**EXERCISE PROMPT**
The data below should be restated word for word, pictures omitted.

**GIVEN DATA**

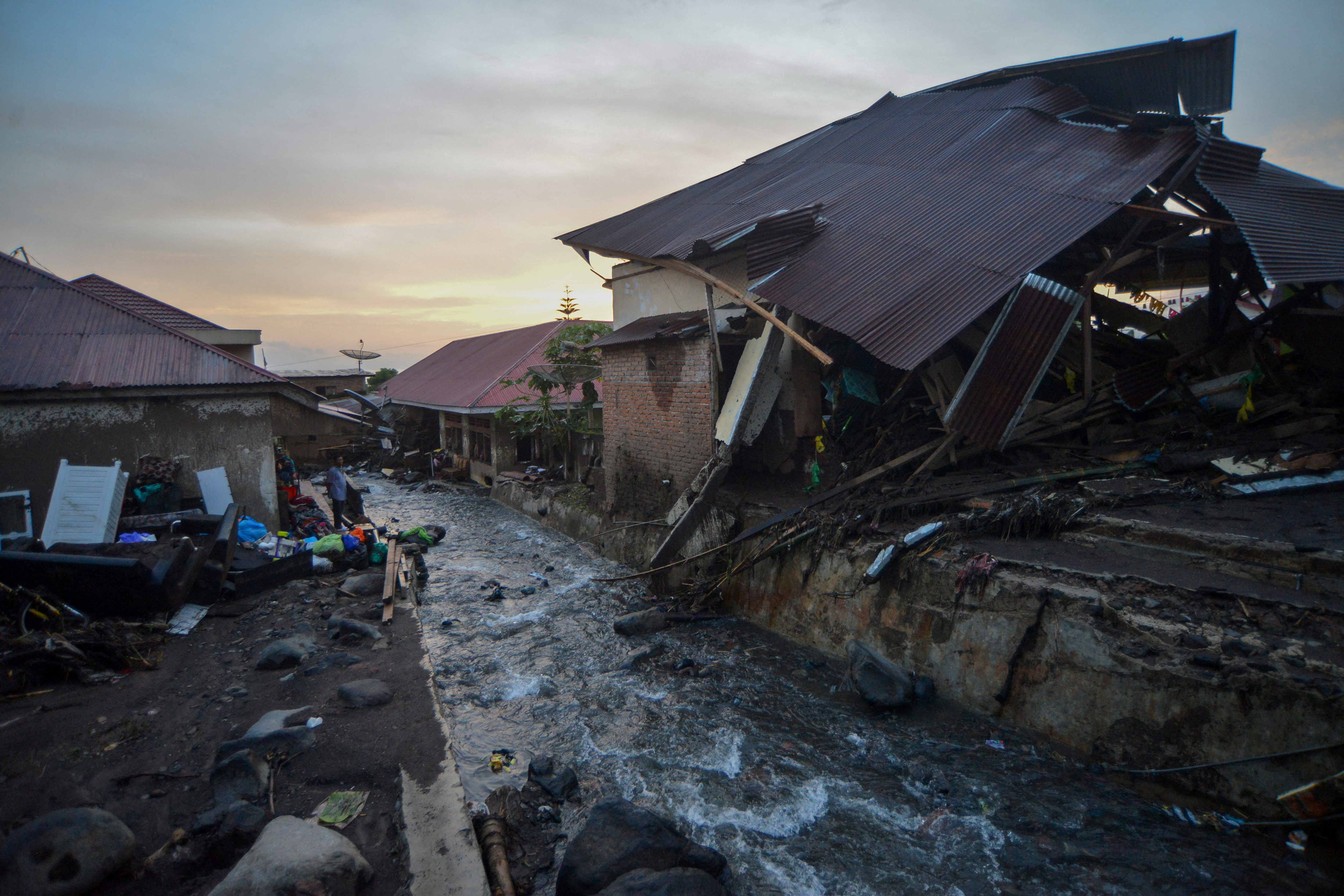 A damaged house is seen in an area affected by heavy rain which caused flash floods in Agam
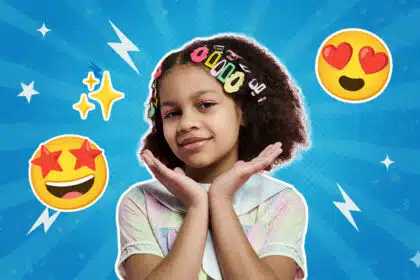 Ein Mädchen mit vielen bunten Haarklammern im Haar posiert lächelnd mit den Händen unter dem Kinn vor einem blauen Hintergrund. Um sie herum sind Emojis mit Herz- und Sternaugen sowie funkelnde Sterne zu sehen.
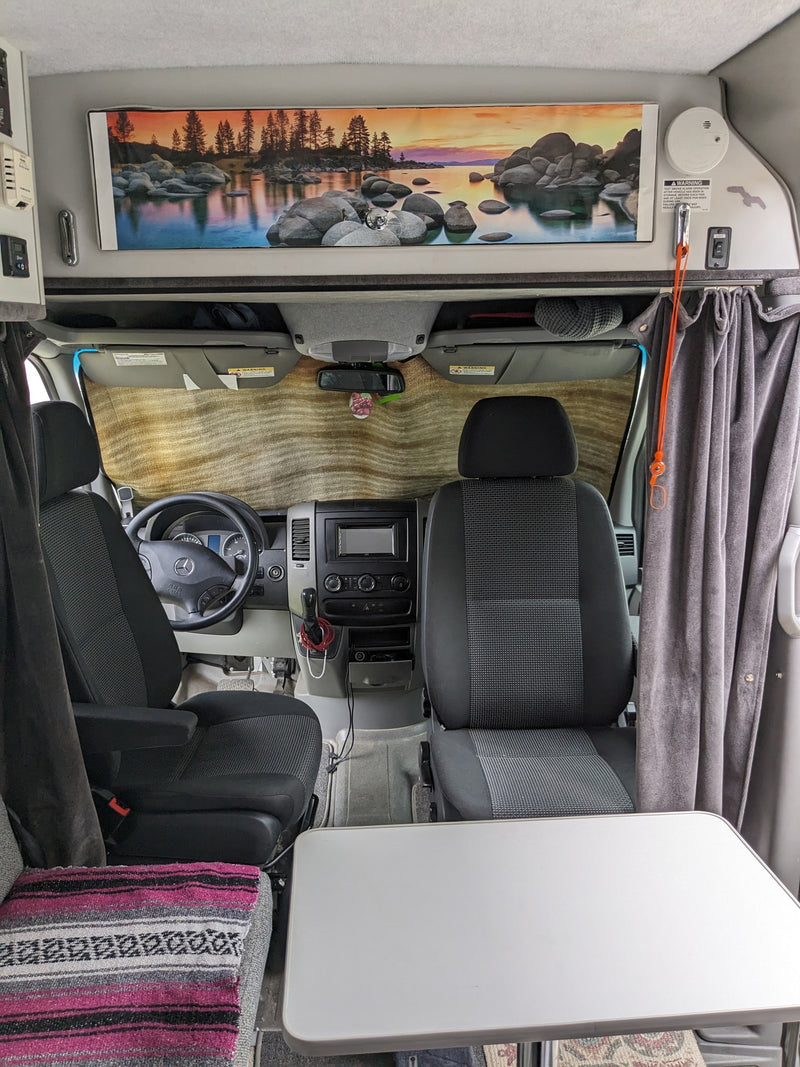  overlooks a foggy ocean.|Rear view of a silver Sportsmobile Sprinter RV — photo 12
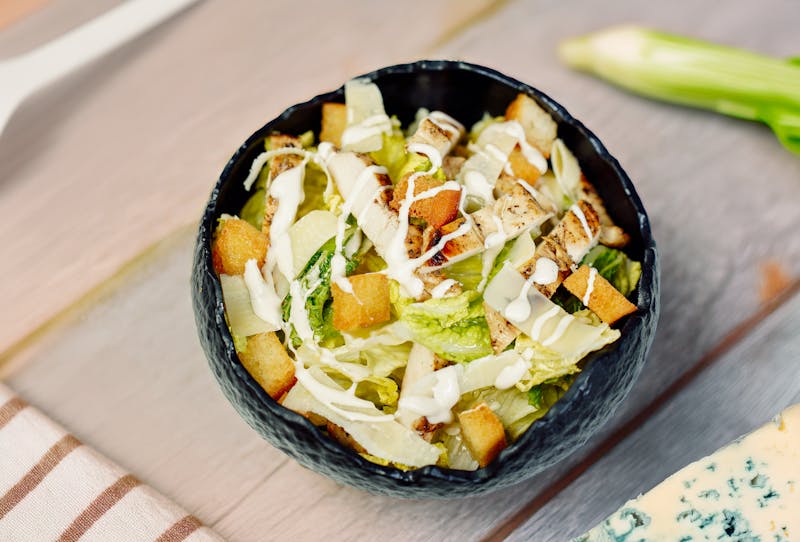 Classic Caesar salad with croutons and parmesan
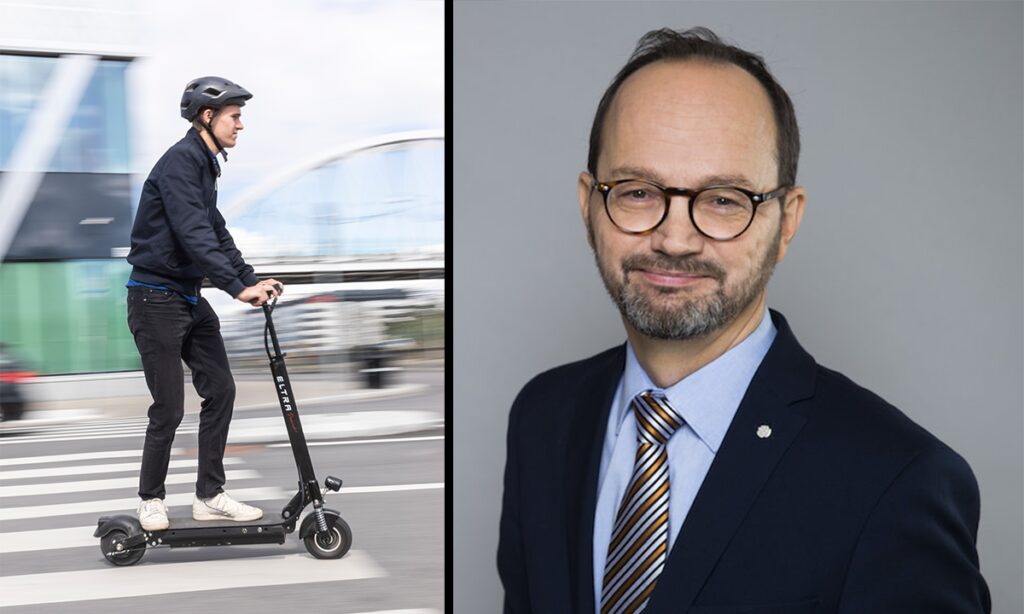 En man cyklar på en elcykel, medan en annan man står bredvid i kostym. (AI text)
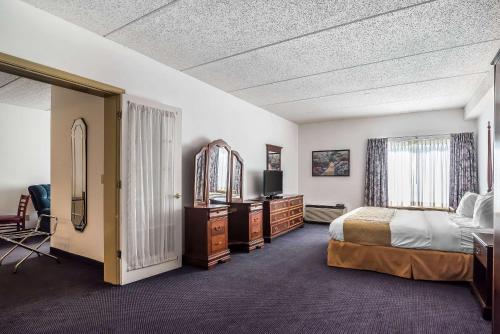 ラッサムにあるQuality Inn & Suites Albany Airportのベッド、デスク、テレビが備わるホテルルームです。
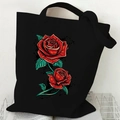 Black canvas tote bag with elegant red rose floral print and top handle design - Single Red Rose (Black)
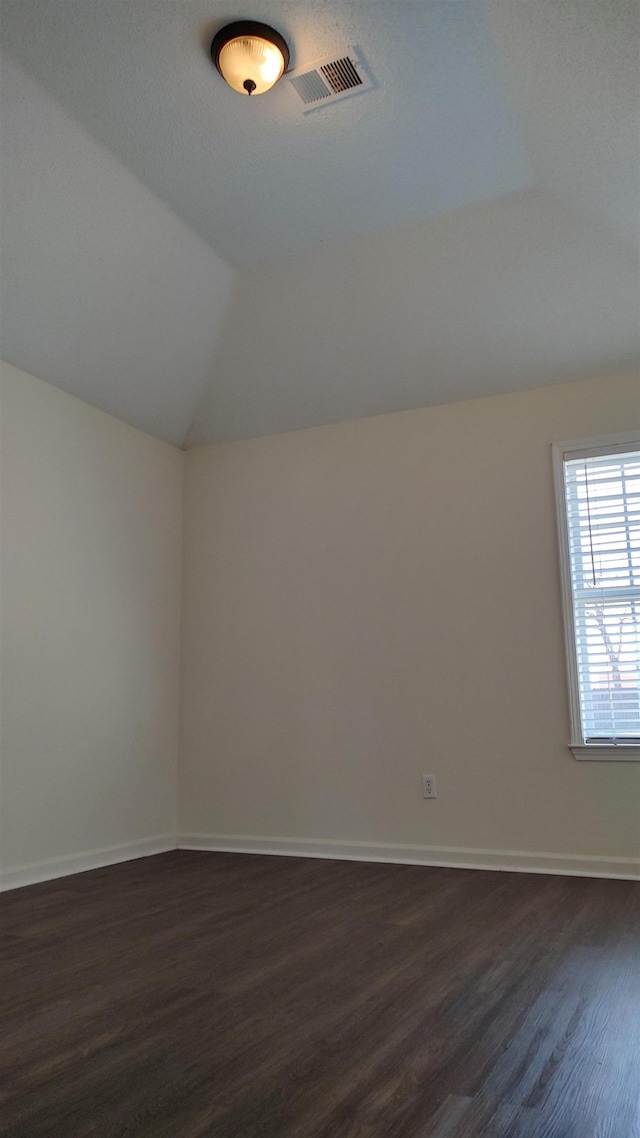 additional living space featuring visible vents, baseboards, dark wood-type flooring, and vaulted ceiling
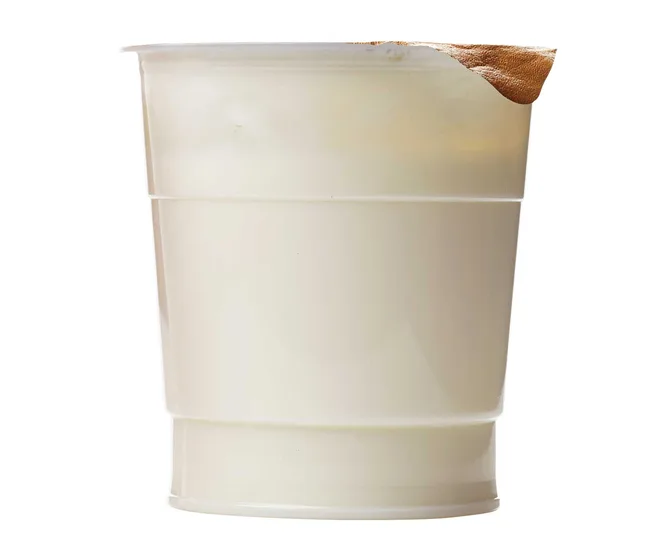A white plastic cup with a missing section in the top rim.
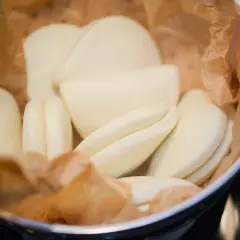En skål med ångade bao buns, inlindade i bakplåtspapper. De är mjuka, vita och redo att fyllas med goda saker.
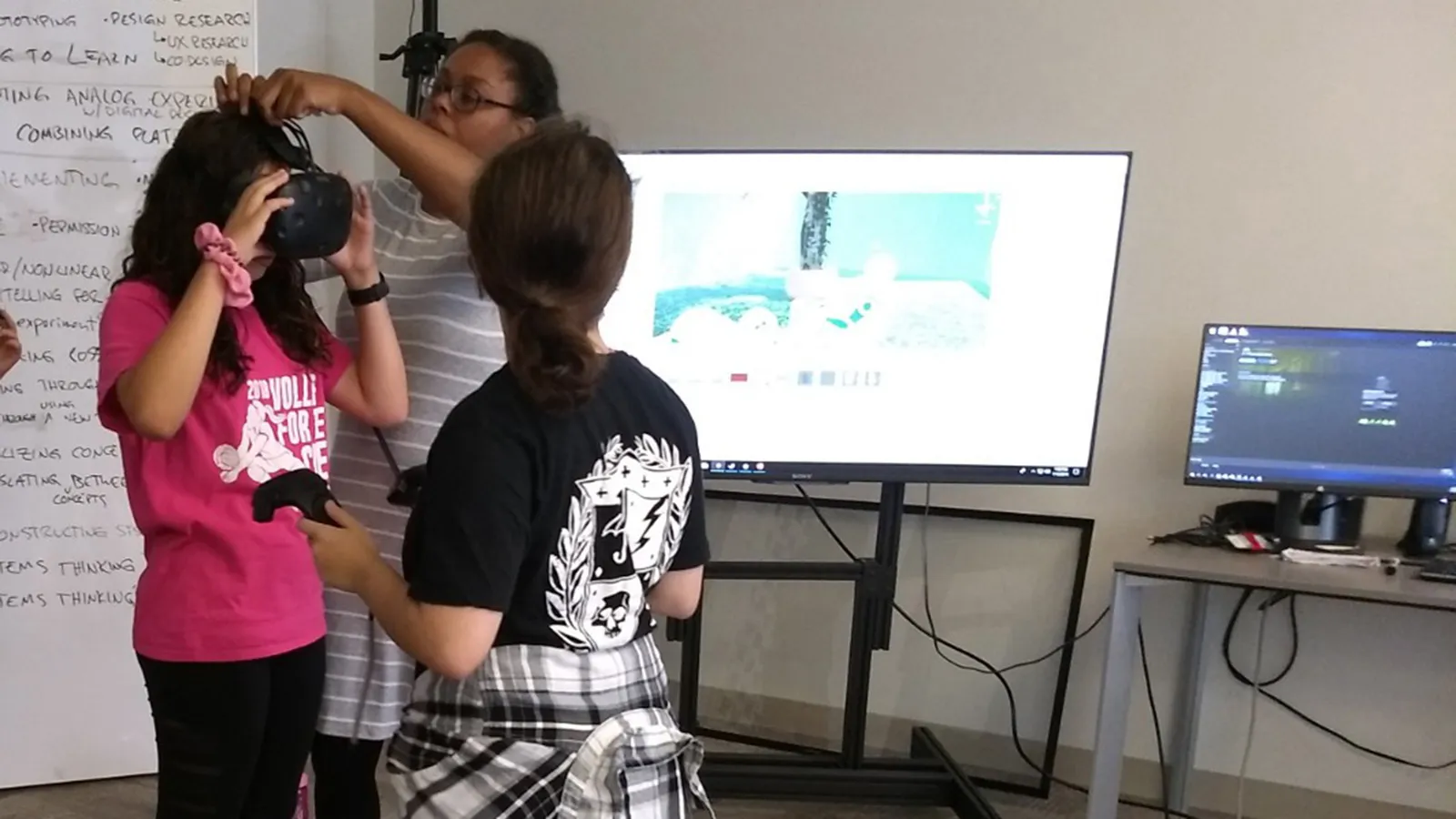 mentor helps student with VR headset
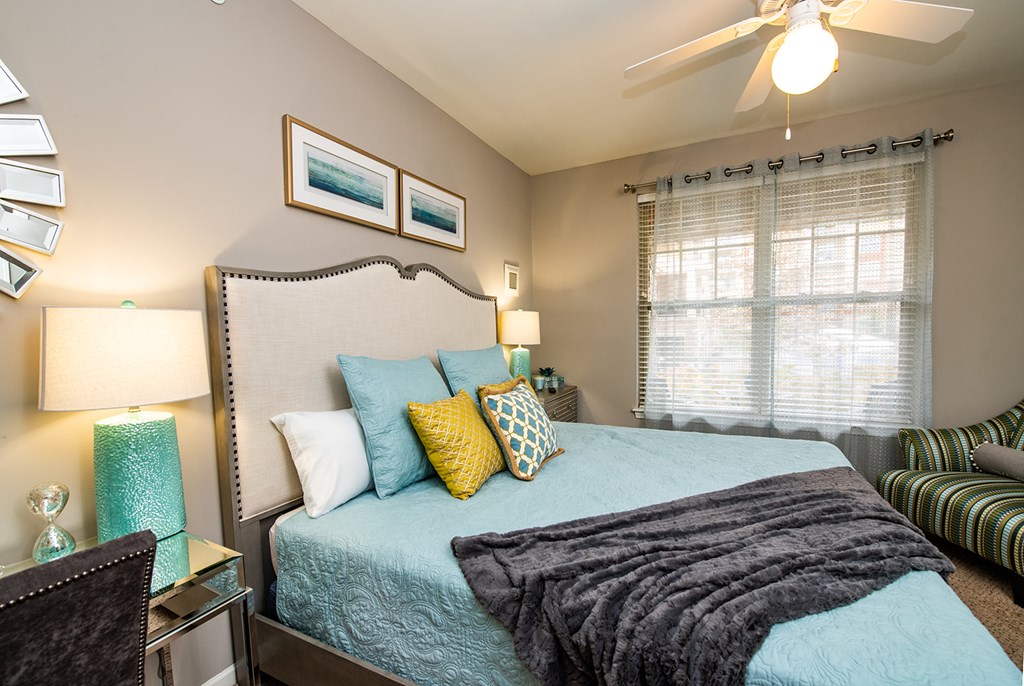 A bedroom with a bed, a ceiling fan, and a window with blinds.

**SOLUTION FOR THIS PROBLEM**
 A damaged house is seen in an area affected by heavy rain which caused flash floods in Agam
 Ein Mädchen mit vielen bunten Haarklammern im Haar posiert lächelnd mit den Händen unter dem Kinn vor einem blauen Hintergrund. Um sie herum sind Emojis mit Herz- und Sternaugen sowie funkelnde Sterne zu sehen.
  overlooks a foggy ocean.|Rear view of a silver Sportsmobile Sprinter RV — photo 12
 Classic Caesar salad with croutons and parmesan
 En man cyklar på en elcykel, medan en annan man står bredvid i kostym. (AI text)
 ラッサムにあるQuality Inn & Suites Albany Airportのベッド、デスク、テレビが備わるホテルルームです。
 Black canvas tote bag with elegant red rose floral print and top handle design - Single Red Rose (Black)
 additional living space featuring visible vents, baseboards, dark wood-type flooring, and vaulted ceiling
A white plastic cup with a missing section in the top rim.
En skål med ångade bao buns, inlindade i bakplåtspapper. De är mjuka, vita och redo att fyllas med goda saker.
 mentor helps student with VR headset
 A bedroom with a bed, a ceiling fan, and a window with blinds.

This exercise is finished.